Please continue the passage below on setting the date of value in condemnation proceedings, picking up right after its last sentence.

### Reading passage

As discussed in our previous post, one of the components of determining just compensation is the fair market value of the property which could necessarily change based on timing. It is not uncommon for condemnation proceedings to take more than a few months. With the fluctuations happening in the market, the relevant date of value becomes important, especially when the market is quickly rising or falling.
There are four potential methods for establishing the date of value:
The first method applies if the condemnor deposits, in advance, the estimated amount of funds necessary to compensate the condemnee for the value of the property being taken.
The second method applies if the matter is brought to trial within one year after the condemnation action is filed.
The third method applies if the condemnation action is not brought to trial within one year after the condemnation action is filed.
The fourth method applies if a mistrial is declared, or if a new trial is ordered by the trial or appellate court, and the new trial is not within one year after the commencement of the proceeding.

######
### Recorded information

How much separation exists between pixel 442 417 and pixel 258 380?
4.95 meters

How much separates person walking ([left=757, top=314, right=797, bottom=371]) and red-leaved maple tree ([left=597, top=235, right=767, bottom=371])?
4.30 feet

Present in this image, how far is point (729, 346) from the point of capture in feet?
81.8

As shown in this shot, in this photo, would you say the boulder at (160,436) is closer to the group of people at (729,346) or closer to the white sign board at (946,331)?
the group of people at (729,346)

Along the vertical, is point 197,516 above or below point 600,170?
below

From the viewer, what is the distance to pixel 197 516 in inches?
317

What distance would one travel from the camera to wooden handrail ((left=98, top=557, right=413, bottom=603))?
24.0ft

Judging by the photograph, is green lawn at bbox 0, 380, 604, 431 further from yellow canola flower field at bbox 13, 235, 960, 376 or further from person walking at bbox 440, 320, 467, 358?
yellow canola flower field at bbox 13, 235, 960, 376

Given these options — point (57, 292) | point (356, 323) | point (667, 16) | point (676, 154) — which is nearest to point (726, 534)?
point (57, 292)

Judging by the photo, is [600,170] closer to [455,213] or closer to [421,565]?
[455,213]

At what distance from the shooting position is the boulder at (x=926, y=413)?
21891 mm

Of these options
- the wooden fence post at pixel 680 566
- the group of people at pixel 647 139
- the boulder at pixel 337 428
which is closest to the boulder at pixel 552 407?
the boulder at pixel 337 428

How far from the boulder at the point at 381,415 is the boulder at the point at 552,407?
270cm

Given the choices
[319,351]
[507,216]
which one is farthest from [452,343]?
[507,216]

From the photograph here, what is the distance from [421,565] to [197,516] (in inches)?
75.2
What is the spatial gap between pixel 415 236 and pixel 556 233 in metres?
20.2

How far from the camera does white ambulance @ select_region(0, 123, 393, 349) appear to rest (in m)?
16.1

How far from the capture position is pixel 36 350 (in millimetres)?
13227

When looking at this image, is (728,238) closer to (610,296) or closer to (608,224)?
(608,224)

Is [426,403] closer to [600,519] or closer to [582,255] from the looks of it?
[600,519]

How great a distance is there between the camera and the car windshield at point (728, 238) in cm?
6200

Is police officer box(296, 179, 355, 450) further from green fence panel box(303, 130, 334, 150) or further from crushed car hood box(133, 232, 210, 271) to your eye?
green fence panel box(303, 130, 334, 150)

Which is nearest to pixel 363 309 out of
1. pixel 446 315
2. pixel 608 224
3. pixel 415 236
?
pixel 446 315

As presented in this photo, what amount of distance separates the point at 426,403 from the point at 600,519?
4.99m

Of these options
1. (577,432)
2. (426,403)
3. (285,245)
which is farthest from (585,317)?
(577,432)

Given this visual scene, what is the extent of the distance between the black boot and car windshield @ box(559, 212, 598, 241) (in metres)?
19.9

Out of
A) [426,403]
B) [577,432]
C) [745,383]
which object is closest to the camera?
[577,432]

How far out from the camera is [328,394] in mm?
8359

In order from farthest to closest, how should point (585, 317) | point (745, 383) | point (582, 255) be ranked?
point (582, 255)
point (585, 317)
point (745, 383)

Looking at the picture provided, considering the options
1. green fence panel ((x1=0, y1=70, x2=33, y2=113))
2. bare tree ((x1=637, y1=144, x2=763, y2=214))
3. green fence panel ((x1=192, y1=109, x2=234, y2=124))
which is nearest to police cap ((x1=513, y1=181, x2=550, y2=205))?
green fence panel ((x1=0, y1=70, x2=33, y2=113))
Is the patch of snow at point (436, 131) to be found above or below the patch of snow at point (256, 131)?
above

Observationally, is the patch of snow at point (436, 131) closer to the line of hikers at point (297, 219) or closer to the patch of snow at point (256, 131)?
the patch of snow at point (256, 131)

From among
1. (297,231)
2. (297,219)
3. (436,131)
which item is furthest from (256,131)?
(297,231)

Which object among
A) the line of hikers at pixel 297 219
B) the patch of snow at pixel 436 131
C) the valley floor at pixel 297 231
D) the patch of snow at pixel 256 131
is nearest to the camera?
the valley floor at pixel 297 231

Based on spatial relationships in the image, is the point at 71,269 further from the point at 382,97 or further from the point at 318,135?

######

_Expected answer_:
While there are certain rules that govern the relevant date of value, courts are required to be flexible when selecting date of value. This is because there is constitutional goal to ensure that the condemnee receives just compensation for the property being taken. Therefore, courts must consider other valuation dates if strictly following the statutory requirements would be unjust.
At Schorr Law, we have experience evaluating and resolving valuation disputes in a variety of matters. To see if you qualify for a free 30-minute consultation regarding your matter, please contact us by phone, email, or send us a message through our contact form.
By: Stephanie Goldstein, esq.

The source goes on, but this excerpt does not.